> [REQUIREMENTS]: Report each line in the listing below that contains the string "beige". Case counts.

> [DATA ROWS]:
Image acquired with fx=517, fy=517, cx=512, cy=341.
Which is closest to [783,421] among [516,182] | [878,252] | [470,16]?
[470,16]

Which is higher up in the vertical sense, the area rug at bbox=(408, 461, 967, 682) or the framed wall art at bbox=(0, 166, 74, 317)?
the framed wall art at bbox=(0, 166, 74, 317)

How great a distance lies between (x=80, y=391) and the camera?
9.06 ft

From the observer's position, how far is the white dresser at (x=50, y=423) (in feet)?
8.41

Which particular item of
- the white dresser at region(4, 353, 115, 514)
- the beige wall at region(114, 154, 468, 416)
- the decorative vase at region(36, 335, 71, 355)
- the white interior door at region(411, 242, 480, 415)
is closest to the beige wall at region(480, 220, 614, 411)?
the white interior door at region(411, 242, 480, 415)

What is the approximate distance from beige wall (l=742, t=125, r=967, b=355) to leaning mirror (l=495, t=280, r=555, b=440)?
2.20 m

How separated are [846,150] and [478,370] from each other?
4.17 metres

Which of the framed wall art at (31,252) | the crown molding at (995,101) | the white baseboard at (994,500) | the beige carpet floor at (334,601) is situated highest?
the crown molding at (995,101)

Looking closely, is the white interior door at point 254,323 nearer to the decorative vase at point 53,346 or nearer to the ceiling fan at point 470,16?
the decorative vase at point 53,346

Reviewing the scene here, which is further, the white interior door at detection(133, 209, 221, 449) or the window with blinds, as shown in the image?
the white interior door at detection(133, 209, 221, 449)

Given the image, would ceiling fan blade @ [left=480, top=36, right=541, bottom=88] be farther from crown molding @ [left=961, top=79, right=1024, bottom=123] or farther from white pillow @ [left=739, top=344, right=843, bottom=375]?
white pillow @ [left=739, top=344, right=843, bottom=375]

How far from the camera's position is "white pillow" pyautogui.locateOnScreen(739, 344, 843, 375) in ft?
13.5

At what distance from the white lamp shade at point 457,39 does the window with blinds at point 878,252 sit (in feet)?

> [IN RESPONSE]:
- the beige wall at region(114, 154, 468, 416)
is closest to the beige wall at region(480, 220, 614, 411)?
What is the approximate distance from beige wall (l=742, t=125, r=967, b=355) to leaning mirror (l=495, t=280, r=555, b=440)?
Which of the framed wall art at (31,252) | the crown molding at (995,101) | the white baseboard at (994,500) | the beige carpet floor at (334,601) is situated highest?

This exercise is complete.